Science is now proving what advocates for the mentally ill have long argued: that mental illness is not a lifestyle choice or a moral weakness or character flaw, and the afflicted can't get better by willing their sickness away or pulling themselves up by their bootstraps. "It shouldn't be a stigma anymore to say you are mentally ill," Hansen argues. "It is a physical illness, and it should be treated as such. Nobody is bipolar because they want to be. Giving people the assistance that they need to recover and be productive -- to me, that is pulling people up by their bootstraps."

The many vets returning from Iraq and Afghanistan with mental disorders should also help to break down this stigma, Hansen says.

Research now points to biological causes for numerous mental conditions, and to successful treatments for many of them. "We now know that the brain is the source of mental illness," says Pabst, who before coming to the Legislature worked as a psychiatric nurse. "We don't fail to cover other body parts. We wouldn't think of saying to someone with a diseased heart, ‘Knock it off.' Well, a person with a mental illness cannot heal their brain without treatment any more than a person can heal a broken heart or a broken limb without treatment."

Critics of the bill agree that helping those with mental illnesses and addictions is a noble goal. The problem, they say, is that this particular legislation unfairly puts the brunt of that social reform on the backs of those least able to afford it right now: small businesses already struggling with escalating health care costs and a terrible economy. "It's patently unfair to target small businesses," says Bill Smith, a spokesman for the Wisconsin Chapter of the National Federation of Independent Businesses. "In this environment when we have such a difficult economy, we need to be looking at how we can stabilize rather than increase the rates of health care costs and premiums."

Small businesses will be forced to raise premiums, reduce salaries or cut back on other coverage, critics add. And they question how the state can forge ahead with yet another health insurance mandate on the heels of bills this year requiring coverage of cochlear implants and hearing aides, autism treatment and contraceptives, without a clear picture of costs. "What reasonable person takes on new responsibilities without first putting pencil to paper and figuring out how much it will cost?" asks R.J. Pirlot, a lobbyist with Wisconsin Manufacturers & Commerce.

But bill proponents cite national research that suggests parity laws in other states have actually saved businesses money by giving people the help they need, and thereby reducing absenteeism and increasing productivity.

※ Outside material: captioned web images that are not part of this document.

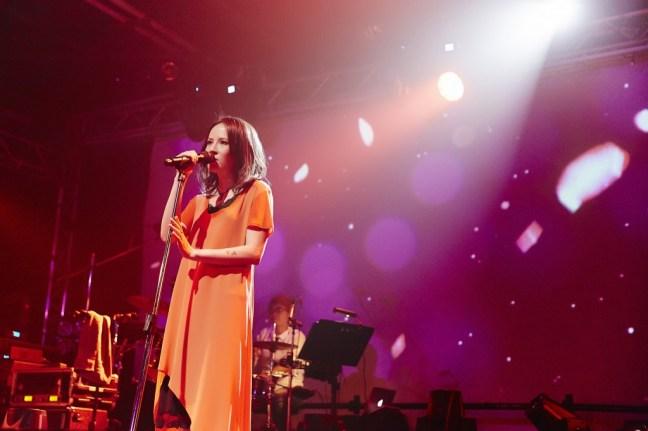 楊乃文一襲亮橘洋裝登場,襯托出其帥氣與女人味兼具的特色。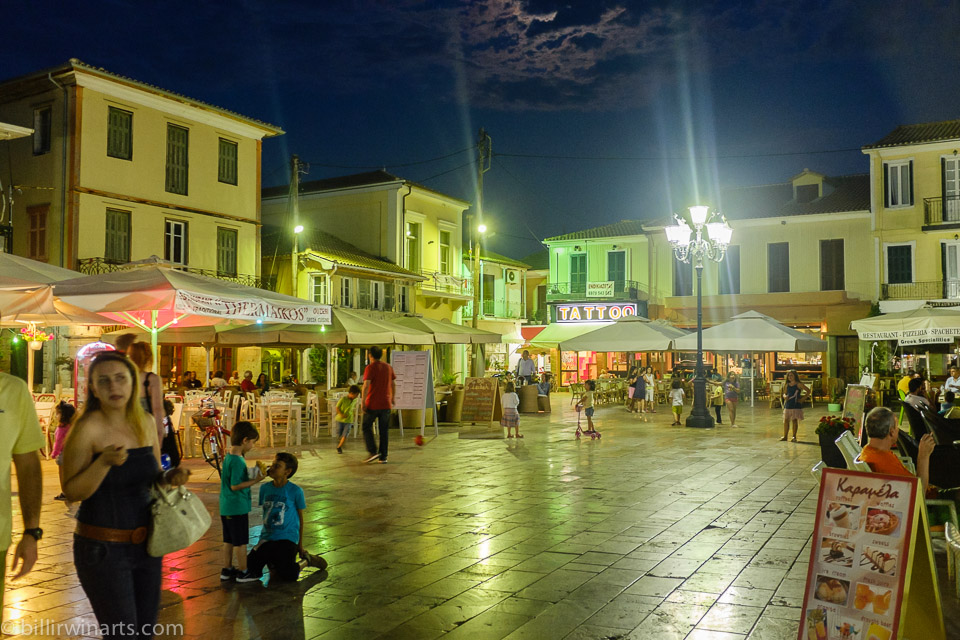 Lefkas town_night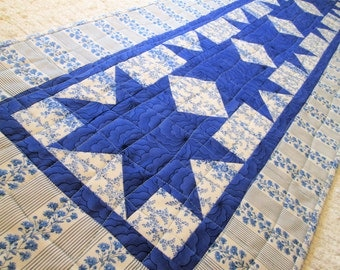 Quilted Spring Winter Star Table Runner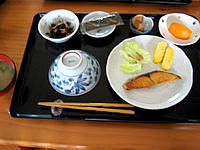 黒島の民宿なかた荘 - 朝食はこんな感じでまぁまぁかな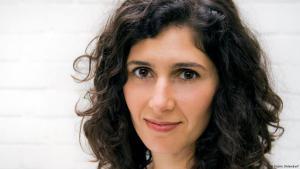الكاتبة الإيرانية نوا إبراهيمي. Foto: Kathrin Ohlendorf
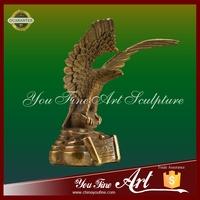 Flying eagle animal bronze sculpture for home decoration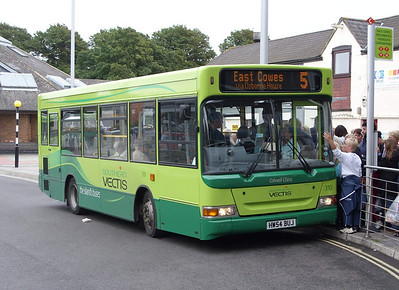 3323 - HW54BUJ - Newport (bus station) - 5.8.08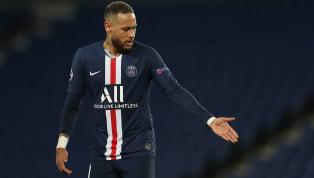 Alors qu'il est souvent apparu en train de s'amuserdepuis le début du confinement, Neymar a assuré qu'il continuait de s'entraîner dur pour la reprise avec...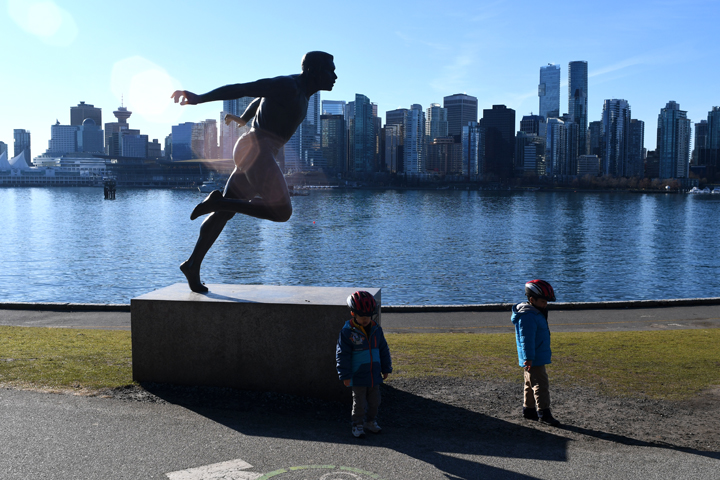 Stanley-Park-Vancouver-BC-cheap-fun-with-kids-families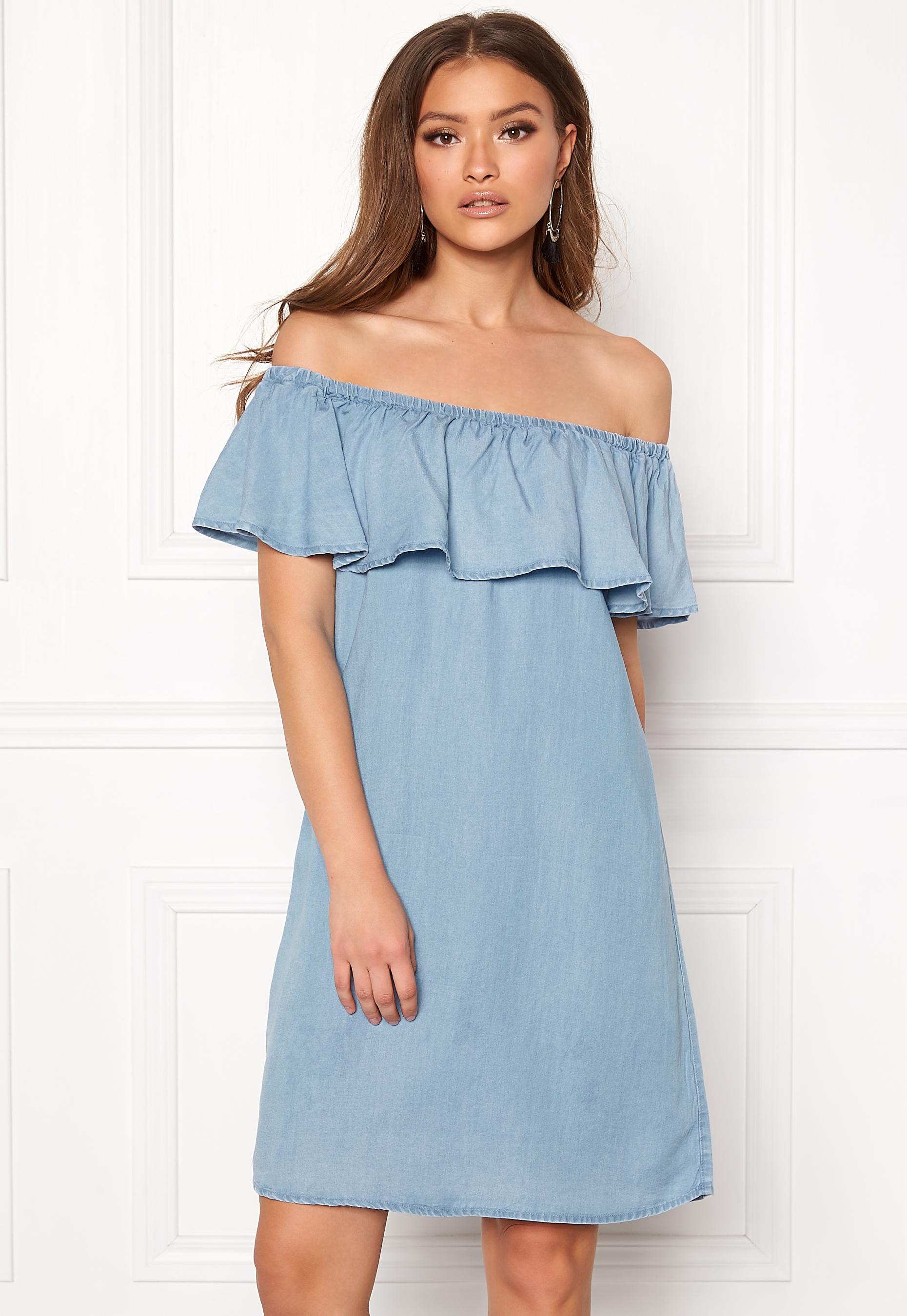 de9e227f VILA Gia Off Shoulder Dress Light Blue Denim - Bubbleroom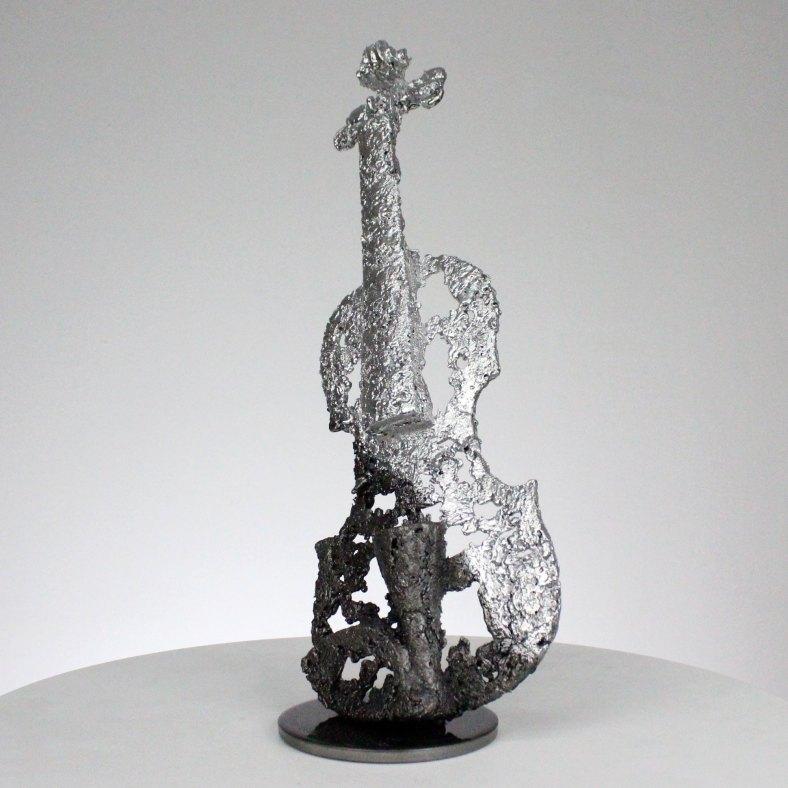 Sculpture représentant un violon dentelle d'acier et de chrome sculpture Philippe BUIL hauteur 36 cm instrument de musique Sculpture representing a lace violin of steel and chromium sculpture Philippe BUIL height 36 cm music instrument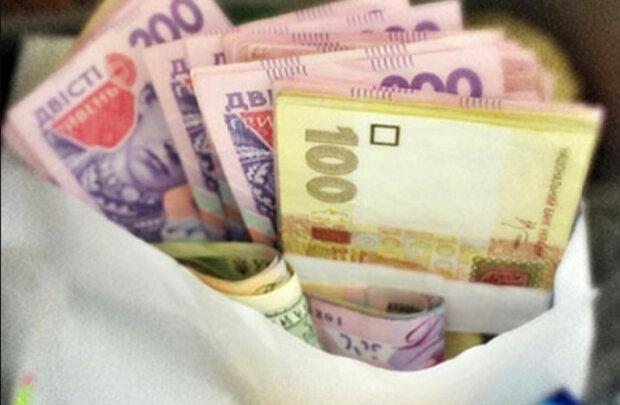 Чотири знаки Зодіаку наб'ють гаманці у березні: кого чекає фантастичне везіння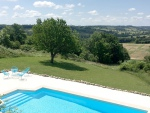 Beautiful old stone property in the Quercy Blanc with stunning views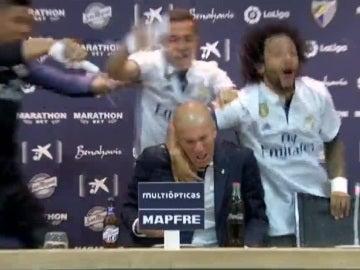 Casemiro, Lucas Vázquez y Marcelo 'bañan' a Zidane tras ganar la Liga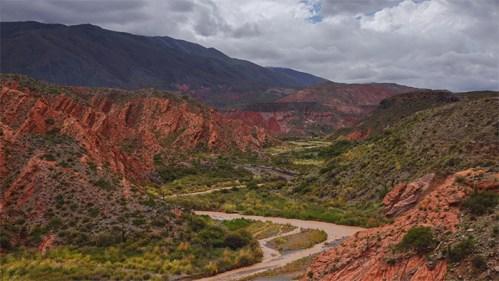 Quebrada, río y nubes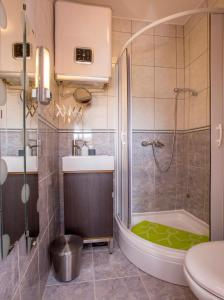 A bathroom at Ava apartmani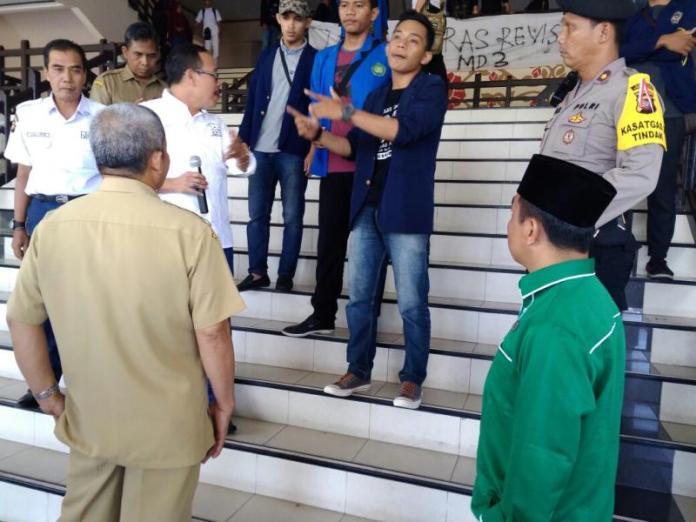 BERDIALOG. Aliansi Mahasiswa Kalimantan Barat berdialog dengan perwakilan DPRD Kalbar, Senin pagi (26/3). Zainudin-RK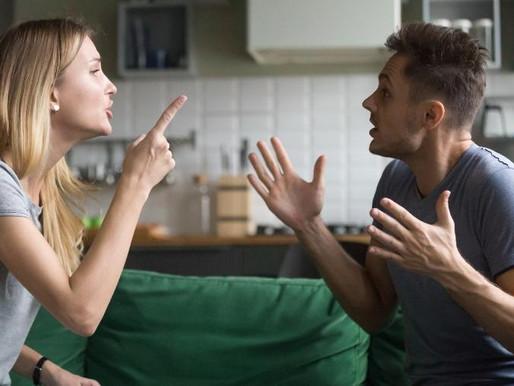 """O meme """"Fé nas malucas"""" fez a internet discutir ciúme excessivo na relação..."""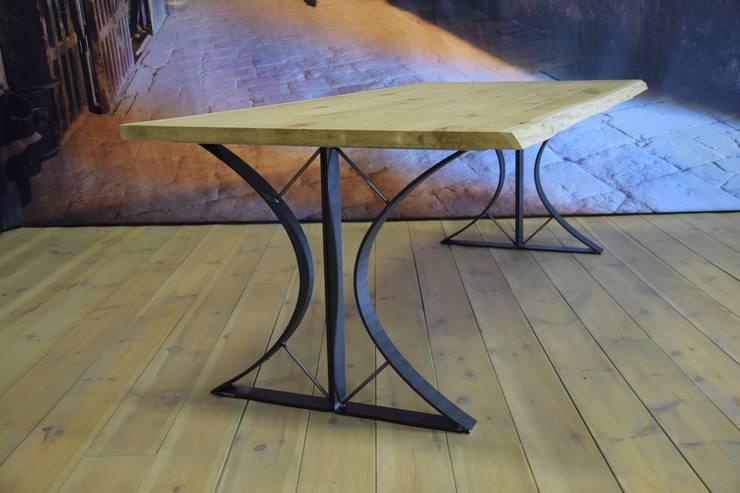 Industriële tafel Vlist:   door Meubelpassie, Industrieel IJzer / Staal
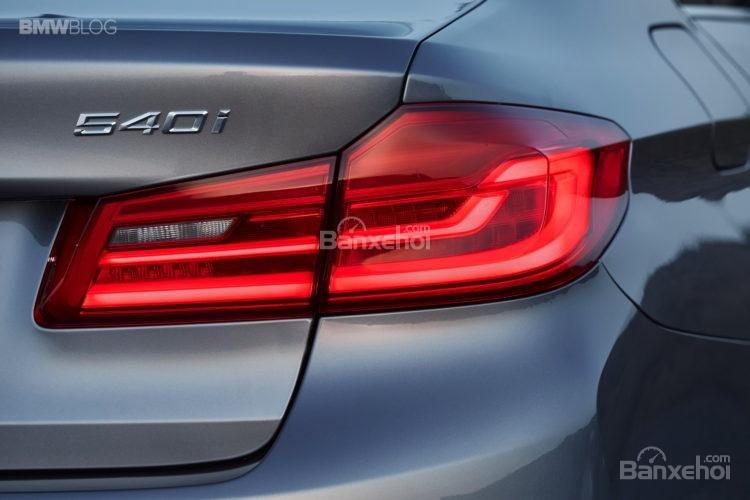 Đánh giá xe BMW 5-Series 2018: Đèn hậu LED lớn.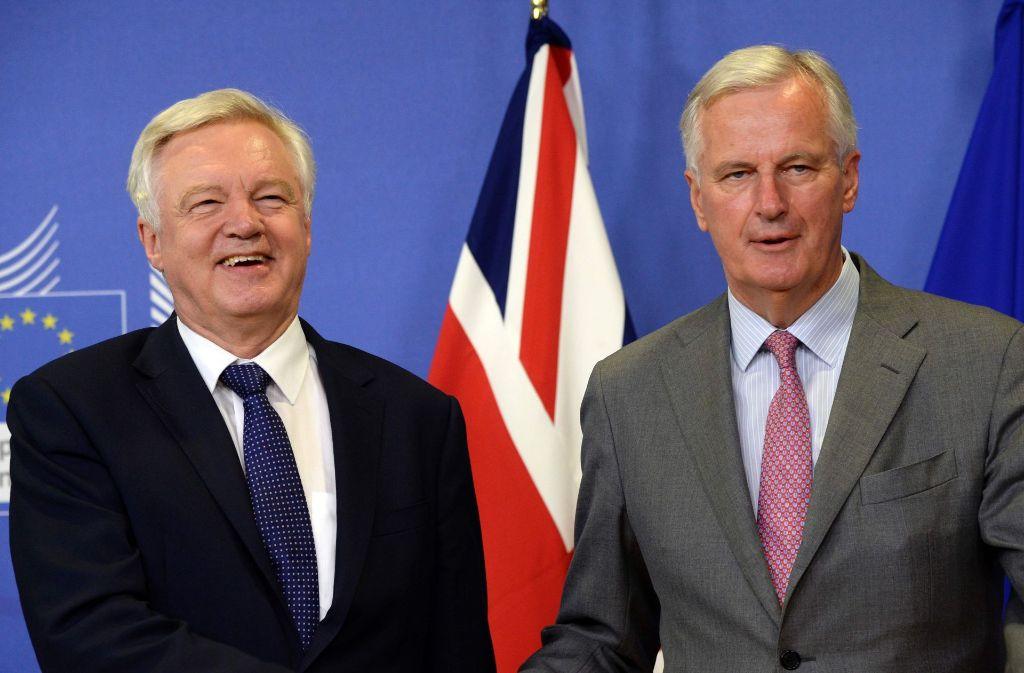 Der Brexit-Minister David Davis (links) und der EU-Chefunterhändler Michel Barnier am Montag beim Beginn der Verhandlungen in Brüssel. Foto: AFP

Leslie, now 22, says she is living proof that treatment for mental illnesses works. She may still be paying back loans as a result of her medical care, she says, but she recovered years ago and is now happy and successful. She has graduated from college and is a graphic artist in Madison. Last winter, she got married. "I'm a productive member of society now," she says with a laugh. "I'm giving back."

But she is so indignant that the same health policy that paid for her sinus infections, sprained ankles and acne treatments wouldn't cover a disease that nearly killed her that she recently offered testimony in support of the bill. "If you have something wrong with your stomach, they give you antibiotics and treatment," she says. "But if you have something wrong with your brain, they tell you you're crazy. When I was sick, people would tell me to just eat. They didn't understand that I had no control over it -- that I needed treatment."